** BEGIN **
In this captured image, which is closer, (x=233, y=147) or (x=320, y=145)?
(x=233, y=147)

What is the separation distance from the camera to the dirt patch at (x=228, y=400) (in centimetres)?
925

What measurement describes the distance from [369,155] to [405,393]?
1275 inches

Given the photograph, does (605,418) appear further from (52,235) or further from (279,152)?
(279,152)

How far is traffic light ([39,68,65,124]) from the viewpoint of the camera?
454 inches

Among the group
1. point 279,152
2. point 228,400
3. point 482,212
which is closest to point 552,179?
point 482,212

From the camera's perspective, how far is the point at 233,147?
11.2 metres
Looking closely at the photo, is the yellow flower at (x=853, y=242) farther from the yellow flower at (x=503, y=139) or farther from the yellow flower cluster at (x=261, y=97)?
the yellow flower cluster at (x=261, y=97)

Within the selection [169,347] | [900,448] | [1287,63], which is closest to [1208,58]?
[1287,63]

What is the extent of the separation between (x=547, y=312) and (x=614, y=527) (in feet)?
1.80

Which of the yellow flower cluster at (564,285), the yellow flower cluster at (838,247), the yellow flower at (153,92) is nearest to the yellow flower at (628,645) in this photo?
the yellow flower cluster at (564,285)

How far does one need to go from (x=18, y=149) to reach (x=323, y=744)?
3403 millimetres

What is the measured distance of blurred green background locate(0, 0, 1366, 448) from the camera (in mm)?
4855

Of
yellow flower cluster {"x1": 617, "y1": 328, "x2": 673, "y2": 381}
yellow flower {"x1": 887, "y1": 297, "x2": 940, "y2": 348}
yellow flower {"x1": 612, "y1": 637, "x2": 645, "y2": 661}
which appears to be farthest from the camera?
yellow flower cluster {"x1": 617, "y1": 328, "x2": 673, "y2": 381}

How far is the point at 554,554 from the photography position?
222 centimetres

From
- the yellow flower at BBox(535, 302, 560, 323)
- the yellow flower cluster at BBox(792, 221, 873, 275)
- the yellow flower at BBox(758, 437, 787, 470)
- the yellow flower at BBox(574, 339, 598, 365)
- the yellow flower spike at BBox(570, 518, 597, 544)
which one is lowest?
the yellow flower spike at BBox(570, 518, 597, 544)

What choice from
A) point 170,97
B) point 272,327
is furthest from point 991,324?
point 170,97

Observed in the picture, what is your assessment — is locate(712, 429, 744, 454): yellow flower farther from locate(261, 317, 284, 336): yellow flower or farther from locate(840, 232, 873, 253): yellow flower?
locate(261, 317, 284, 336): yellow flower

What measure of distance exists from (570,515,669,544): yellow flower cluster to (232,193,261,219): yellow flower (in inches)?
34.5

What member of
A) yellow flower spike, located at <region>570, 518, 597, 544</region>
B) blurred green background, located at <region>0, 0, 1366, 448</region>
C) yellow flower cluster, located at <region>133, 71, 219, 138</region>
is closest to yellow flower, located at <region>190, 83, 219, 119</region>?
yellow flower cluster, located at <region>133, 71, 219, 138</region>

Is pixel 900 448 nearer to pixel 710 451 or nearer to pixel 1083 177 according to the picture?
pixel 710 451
** END **
Please lay out the lines of the listing above as a Markdown table with the columns Row and Line. Begin at the line that contains "What is the measured", stop after the line that contains "222 centimetres", number each row, and leave out blank lines.

| Row | Line |
|---|---|
| 1 | What is the measured distance of blurred green background locate(0, 0, 1366, 448) from the camera (in mm)? |
| 2 | 4855 |
| 3 | Of |
| 4 | yellow flower cluster {"x1": 617, "y1": 328, "x2": 673, "y2": 381} |
| 5 | yellow flower {"x1": 887, "y1": 297, "x2": 940, "y2": 348} |
| 6 | yellow flower {"x1": 612, "y1": 637, "x2": 645, "y2": 661} |
| 7 | which appears to be farthest from the camera? |
| 8 | yellow flower cluster {"x1": 617, "y1": 328, "x2": 673, "y2": 381} |
| 9 | How far is the point at 554,554 from the photography position? |
| 10 | 222 centimetres |